Élise CABOSSEL
Source/Archives du BIT

Élise CABOSSEL

1900-1982, Syndicaliste

Née le 28 juin 1900 à Rennes et décédée le 23 février 1982 à Meyrin, Élise Cabossel est issue de l’union de Louis Cabossel, tanneur et militant à la Confédération générale du travail (CGT), et de Jeanne Marie Joly, de profession inconnue. Durant sa très longue vie professionnelle et activiste (1920-1976), elle travaille et milite au sein d’organisations syndicales françaises et internationales, au sein de la Résistance française lors de la Seconde Guerre mondiale et devient fonctionnaire internationale de l’Organisation internationale du travail (OIT) à partir de 1959. Cabossel passe son Brevet élémentaire en 1915 à Rennes, puis obtient le diplôme de sténotypiste parlementaire délivré par l’École supérieure de secrétariat de Paris en 1918. Elle séjourne ensuite une année à Mayence pour étudier la langue allemande. Secrétaire de l’Union des syndicats d’Ille-et-Vilaine de 1919 à 1920, elle est engagée en 1920 à la CGT, syndicat français des salariés, comme secrétaire de Léon Jouhaux, le secrétaire général de l’organisation. Elle y occupe en outre les fonctions de cheffe du pool dactylographique ainsi que de sténotypiste lors de différents comités et congrès. Elle-même syndiquée, elle milite auprès du Syndicat des employés de Paris.

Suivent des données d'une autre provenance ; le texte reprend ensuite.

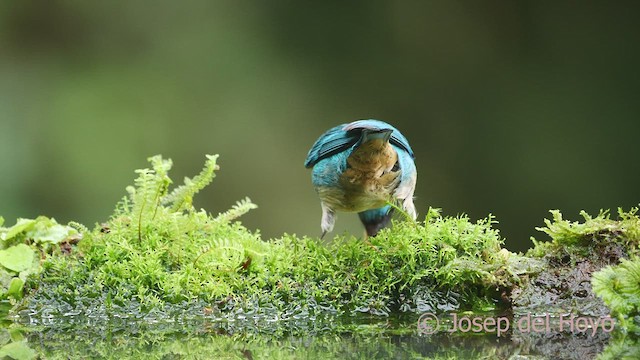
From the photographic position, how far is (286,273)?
3.07 meters

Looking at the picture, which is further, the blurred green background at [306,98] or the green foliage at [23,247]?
the blurred green background at [306,98]

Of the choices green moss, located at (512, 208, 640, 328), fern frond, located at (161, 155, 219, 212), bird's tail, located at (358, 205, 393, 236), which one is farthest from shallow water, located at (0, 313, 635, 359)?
bird's tail, located at (358, 205, 393, 236)

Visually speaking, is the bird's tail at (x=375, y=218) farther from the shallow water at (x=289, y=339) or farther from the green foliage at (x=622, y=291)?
the green foliage at (x=622, y=291)

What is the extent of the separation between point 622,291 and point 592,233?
453 mm

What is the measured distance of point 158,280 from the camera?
303cm

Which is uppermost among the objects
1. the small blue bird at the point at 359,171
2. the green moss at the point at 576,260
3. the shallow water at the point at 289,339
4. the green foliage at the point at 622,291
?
the small blue bird at the point at 359,171

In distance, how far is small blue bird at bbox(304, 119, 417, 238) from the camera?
131 inches

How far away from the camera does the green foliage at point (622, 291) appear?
100 inches

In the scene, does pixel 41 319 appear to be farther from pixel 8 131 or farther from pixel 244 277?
pixel 8 131

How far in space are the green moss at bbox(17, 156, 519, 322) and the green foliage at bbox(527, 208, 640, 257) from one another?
0.17m

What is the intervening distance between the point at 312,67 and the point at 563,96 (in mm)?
2404

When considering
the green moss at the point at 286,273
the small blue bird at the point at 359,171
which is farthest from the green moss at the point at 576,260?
the small blue bird at the point at 359,171

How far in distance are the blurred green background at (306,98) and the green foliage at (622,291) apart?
13.3 ft

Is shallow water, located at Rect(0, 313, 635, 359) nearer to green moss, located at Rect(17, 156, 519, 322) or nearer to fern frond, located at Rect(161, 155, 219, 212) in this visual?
green moss, located at Rect(17, 156, 519, 322)
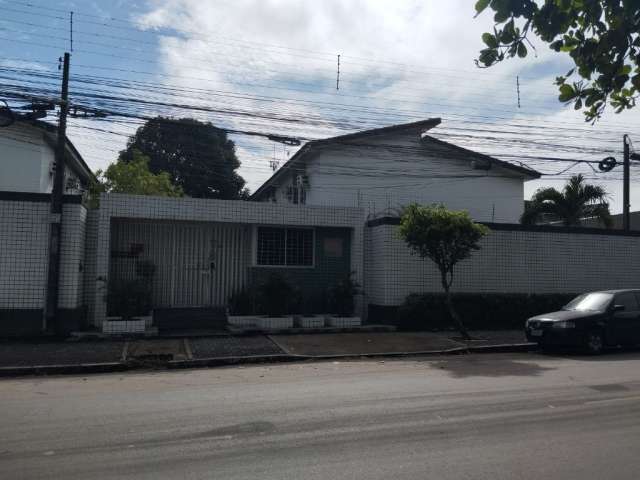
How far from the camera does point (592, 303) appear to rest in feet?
44.1

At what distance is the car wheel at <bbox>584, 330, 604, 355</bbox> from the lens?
1267 cm

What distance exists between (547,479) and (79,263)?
12.4 m

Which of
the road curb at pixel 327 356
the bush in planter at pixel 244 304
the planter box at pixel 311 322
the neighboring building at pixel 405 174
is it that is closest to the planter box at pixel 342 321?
the planter box at pixel 311 322

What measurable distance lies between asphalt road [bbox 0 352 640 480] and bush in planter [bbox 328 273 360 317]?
18.5 ft

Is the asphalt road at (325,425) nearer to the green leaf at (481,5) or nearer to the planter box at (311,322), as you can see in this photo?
the green leaf at (481,5)

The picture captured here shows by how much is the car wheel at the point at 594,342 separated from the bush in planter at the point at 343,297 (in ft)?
19.4

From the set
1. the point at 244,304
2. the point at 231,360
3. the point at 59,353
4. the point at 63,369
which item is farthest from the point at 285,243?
the point at 63,369

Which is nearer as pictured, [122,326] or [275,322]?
[122,326]

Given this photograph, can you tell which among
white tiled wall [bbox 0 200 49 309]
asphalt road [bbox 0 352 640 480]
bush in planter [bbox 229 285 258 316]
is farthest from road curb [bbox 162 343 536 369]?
white tiled wall [bbox 0 200 49 309]

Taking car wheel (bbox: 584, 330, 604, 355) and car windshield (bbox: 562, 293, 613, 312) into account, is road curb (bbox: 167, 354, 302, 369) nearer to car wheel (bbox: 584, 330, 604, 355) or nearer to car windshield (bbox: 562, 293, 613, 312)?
car wheel (bbox: 584, 330, 604, 355)

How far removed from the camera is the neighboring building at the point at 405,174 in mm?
22812

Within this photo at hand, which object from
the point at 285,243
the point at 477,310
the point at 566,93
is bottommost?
the point at 477,310

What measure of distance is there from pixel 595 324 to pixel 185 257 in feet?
34.1

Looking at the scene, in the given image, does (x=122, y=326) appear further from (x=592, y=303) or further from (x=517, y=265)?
(x=517, y=265)
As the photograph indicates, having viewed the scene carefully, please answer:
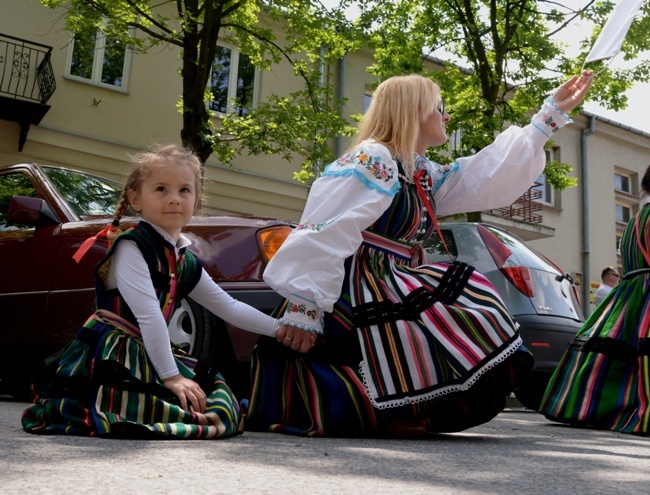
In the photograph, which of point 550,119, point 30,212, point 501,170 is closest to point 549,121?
point 550,119

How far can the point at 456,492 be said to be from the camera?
192 centimetres

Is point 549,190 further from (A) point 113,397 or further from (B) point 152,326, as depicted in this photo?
(A) point 113,397

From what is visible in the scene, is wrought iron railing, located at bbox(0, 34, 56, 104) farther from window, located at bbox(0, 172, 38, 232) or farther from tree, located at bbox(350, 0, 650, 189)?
window, located at bbox(0, 172, 38, 232)

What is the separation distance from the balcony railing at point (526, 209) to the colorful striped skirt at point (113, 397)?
20.8 metres

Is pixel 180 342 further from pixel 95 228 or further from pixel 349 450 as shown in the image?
pixel 349 450

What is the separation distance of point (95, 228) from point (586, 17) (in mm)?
13202

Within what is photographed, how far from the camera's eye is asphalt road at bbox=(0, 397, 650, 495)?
1912 mm

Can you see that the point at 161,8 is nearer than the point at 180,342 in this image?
No

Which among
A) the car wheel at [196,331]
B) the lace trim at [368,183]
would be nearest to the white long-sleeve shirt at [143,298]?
the lace trim at [368,183]

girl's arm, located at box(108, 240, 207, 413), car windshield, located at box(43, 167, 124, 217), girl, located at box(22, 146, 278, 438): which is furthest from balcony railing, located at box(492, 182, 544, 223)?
girl's arm, located at box(108, 240, 207, 413)

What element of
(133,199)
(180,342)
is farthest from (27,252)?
(133,199)

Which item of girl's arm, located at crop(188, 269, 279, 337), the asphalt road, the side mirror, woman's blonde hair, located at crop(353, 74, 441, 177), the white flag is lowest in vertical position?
the asphalt road

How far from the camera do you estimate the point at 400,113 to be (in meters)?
3.75

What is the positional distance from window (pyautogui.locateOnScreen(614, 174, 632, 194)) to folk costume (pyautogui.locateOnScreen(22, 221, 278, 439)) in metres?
26.6
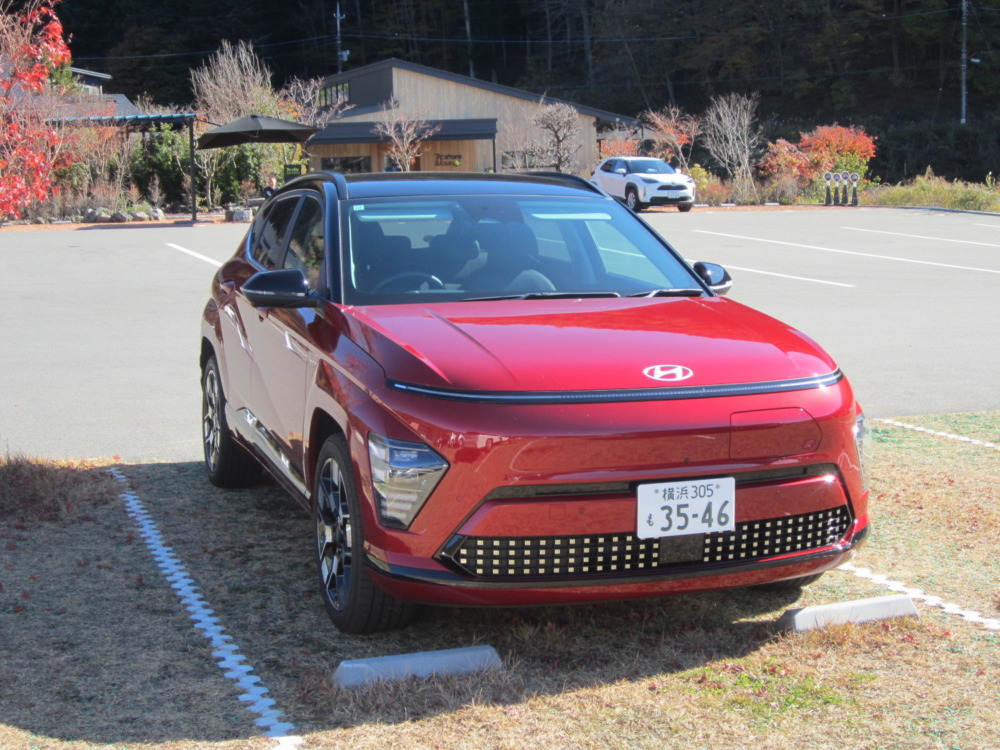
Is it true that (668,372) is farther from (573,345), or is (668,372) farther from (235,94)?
(235,94)

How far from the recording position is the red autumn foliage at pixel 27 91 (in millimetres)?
6141

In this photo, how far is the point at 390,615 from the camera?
4.07 metres

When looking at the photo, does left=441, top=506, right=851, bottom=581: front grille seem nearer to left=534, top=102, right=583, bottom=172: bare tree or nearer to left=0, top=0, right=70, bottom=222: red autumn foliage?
left=0, top=0, right=70, bottom=222: red autumn foliage

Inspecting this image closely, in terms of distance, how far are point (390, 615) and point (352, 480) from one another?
1.68 ft

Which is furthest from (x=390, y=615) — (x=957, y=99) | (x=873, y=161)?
(x=957, y=99)

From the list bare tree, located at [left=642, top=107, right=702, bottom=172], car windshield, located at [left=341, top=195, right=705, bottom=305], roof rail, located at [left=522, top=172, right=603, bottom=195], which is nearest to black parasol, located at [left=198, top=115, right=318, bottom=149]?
bare tree, located at [left=642, top=107, right=702, bottom=172]

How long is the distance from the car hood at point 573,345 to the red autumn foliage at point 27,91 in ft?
8.83

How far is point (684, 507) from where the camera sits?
3686mm

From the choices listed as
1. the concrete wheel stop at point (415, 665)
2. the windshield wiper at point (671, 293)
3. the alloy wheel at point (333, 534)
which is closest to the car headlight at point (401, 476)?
the alloy wheel at point (333, 534)

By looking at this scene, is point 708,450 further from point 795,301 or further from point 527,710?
point 795,301

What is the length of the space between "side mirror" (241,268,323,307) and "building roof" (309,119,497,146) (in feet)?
→ 158

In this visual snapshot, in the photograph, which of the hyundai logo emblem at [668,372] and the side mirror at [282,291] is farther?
the side mirror at [282,291]

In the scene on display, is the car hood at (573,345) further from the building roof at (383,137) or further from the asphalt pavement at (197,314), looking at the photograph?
the building roof at (383,137)

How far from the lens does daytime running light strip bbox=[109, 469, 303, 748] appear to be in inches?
138
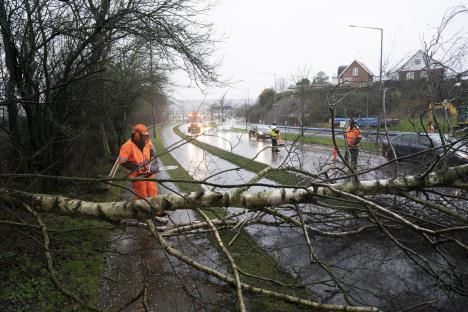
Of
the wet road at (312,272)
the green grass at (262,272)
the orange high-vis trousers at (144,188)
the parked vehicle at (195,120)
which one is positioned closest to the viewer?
the green grass at (262,272)

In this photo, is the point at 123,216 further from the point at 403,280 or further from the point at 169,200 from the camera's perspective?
the point at 403,280

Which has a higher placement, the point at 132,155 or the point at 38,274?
the point at 132,155

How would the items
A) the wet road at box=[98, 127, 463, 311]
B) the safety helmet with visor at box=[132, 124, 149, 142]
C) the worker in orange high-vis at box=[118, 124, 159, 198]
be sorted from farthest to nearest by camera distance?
the safety helmet with visor at box=[132, 124, 149, 142], the worker in orange high-vis at box=[118, 124, 159, 198], the wet road at box=[98, 127, 463, 311]

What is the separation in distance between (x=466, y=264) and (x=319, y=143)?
16.2m

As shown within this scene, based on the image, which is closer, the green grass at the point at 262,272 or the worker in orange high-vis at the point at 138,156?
the green grass at the point at 262,272

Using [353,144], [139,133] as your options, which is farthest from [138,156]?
[353,144]

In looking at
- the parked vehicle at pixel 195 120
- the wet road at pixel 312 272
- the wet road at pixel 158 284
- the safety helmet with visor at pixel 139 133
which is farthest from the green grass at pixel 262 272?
the safety helmet with visor at pixel 139 133

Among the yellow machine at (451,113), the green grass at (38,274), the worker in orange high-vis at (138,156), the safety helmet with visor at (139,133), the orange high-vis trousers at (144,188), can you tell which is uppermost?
the yellow machine at (451,113)

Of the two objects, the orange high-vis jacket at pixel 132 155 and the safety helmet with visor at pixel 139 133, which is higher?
the safety helmet with visor at pixel 139 133

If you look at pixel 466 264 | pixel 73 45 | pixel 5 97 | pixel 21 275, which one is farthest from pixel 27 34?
pixel 466 264

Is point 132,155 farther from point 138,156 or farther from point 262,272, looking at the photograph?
point 262,272

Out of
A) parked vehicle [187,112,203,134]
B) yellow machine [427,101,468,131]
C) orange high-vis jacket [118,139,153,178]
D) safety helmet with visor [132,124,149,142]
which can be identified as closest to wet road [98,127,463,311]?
parked vehicle [187,112,203,134]

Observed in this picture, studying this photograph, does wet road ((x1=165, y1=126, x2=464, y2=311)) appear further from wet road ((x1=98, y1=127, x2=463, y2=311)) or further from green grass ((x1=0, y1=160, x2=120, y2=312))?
green grass ((x1=0, y1=160, x2=120, y2=312))

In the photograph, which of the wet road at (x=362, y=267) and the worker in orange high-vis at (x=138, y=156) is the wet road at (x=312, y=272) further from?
the worker in orange high-vis at (x=138, y=156)
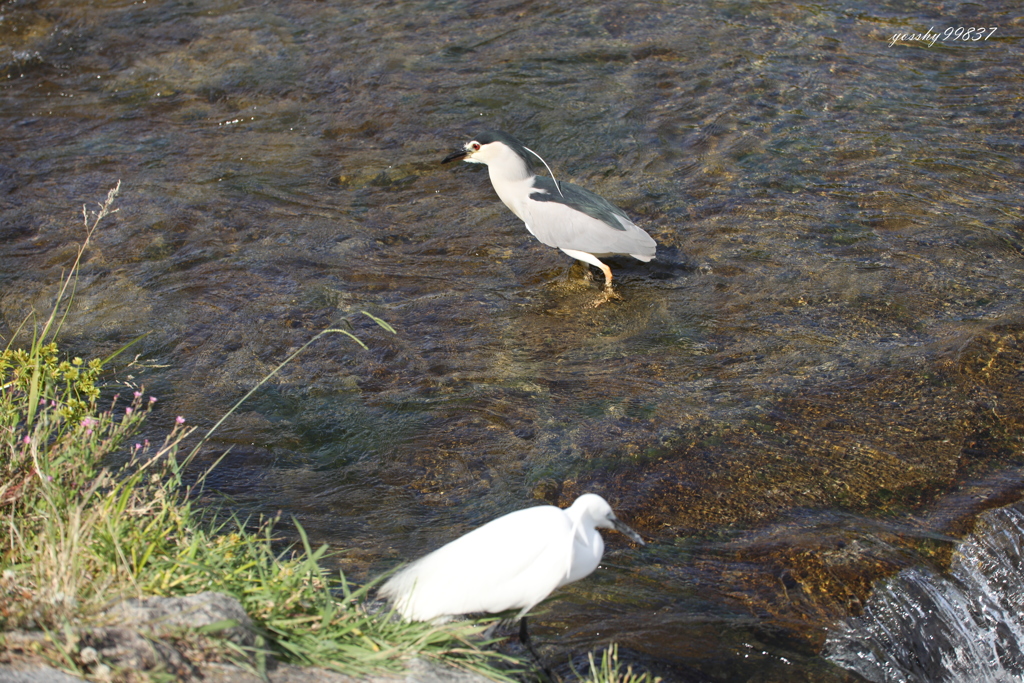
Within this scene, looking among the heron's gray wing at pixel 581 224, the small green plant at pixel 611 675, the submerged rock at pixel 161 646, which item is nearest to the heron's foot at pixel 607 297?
the heron's gray wing at pixel 581 224

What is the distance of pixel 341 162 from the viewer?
6.82 m

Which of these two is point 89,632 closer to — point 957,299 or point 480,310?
point 480,310

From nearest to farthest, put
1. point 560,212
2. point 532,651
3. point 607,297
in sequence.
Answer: point 532,651, point 607,297, point 560,212

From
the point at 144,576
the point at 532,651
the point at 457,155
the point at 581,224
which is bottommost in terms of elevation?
the point at 532,651

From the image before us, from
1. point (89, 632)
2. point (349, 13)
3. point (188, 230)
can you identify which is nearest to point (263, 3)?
point (349, 13)

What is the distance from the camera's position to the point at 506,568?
2584 mm

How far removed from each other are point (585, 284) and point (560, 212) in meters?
0.48

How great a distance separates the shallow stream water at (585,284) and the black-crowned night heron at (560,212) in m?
0.26

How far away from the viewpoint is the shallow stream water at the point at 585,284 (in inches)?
138

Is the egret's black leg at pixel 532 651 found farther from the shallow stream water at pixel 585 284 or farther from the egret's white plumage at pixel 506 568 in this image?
the egret's white plumage at pixel 506 568

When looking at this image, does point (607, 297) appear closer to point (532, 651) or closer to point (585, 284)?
point (585, 284)

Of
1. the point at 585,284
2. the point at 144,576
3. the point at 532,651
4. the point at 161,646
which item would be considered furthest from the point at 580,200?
the point at 161,646

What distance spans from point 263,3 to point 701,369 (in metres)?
7.02

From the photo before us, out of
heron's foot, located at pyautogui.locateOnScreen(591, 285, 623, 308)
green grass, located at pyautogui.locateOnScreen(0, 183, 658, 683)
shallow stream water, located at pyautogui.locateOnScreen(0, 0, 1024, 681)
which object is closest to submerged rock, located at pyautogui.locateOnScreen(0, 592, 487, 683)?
green grass, located at pyautogui.locateOnScreen(0, 183, 658, 683)
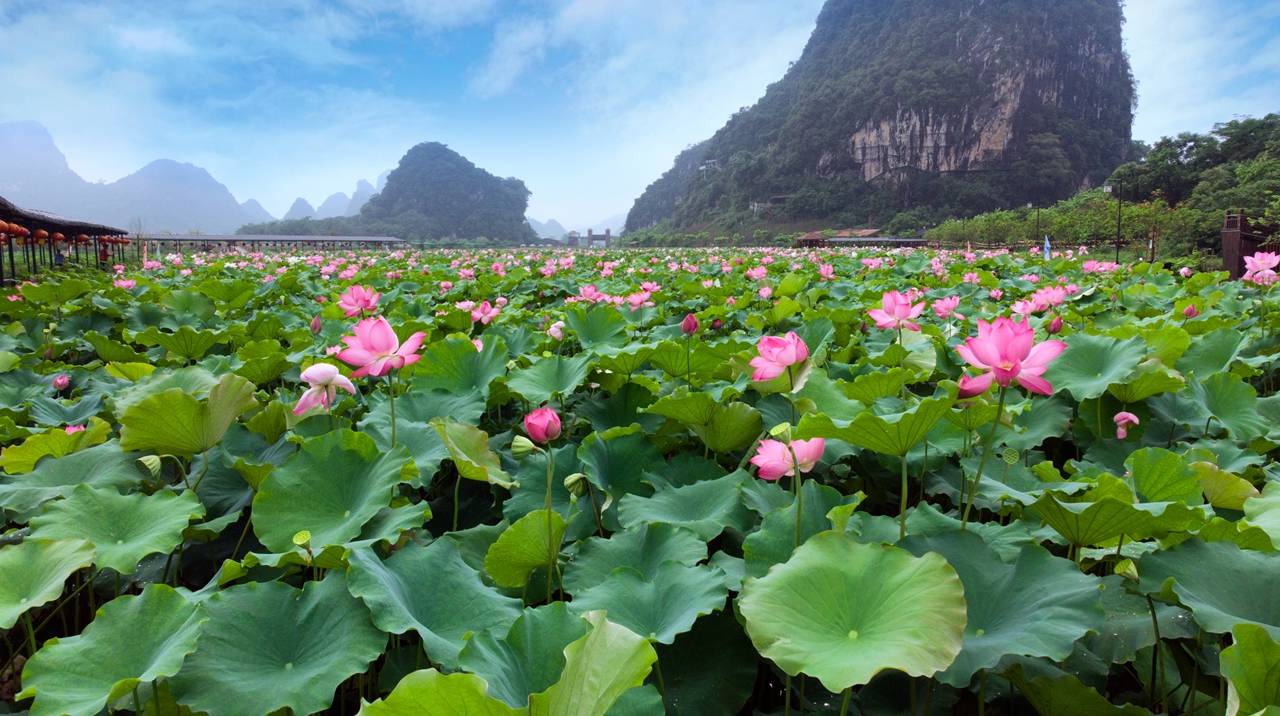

Membre active de la Résistance française à Paris dès septembre 1940, elle œuvre notamment comme secrétaire de Louis Saillant. Ce dernier, membre de Bureau confédéral de la CGT, syndicat indépendant sous Vichy, en est le représentant pour la zone Nord. Il s’implique également dans la Résistance clandestine au sein de Libération-Nord. Cabossel a sans doute participé à ces deux types d’activité, car elle semble avoir été arrêtée en 1943 par la Gestapo, la police politique nazie à laquelle elle aurait réussi à échapper. Selon son curriculum vitae, ses faits de guerre sont reconnus à la Libération et récompensés par la Croix de guerre.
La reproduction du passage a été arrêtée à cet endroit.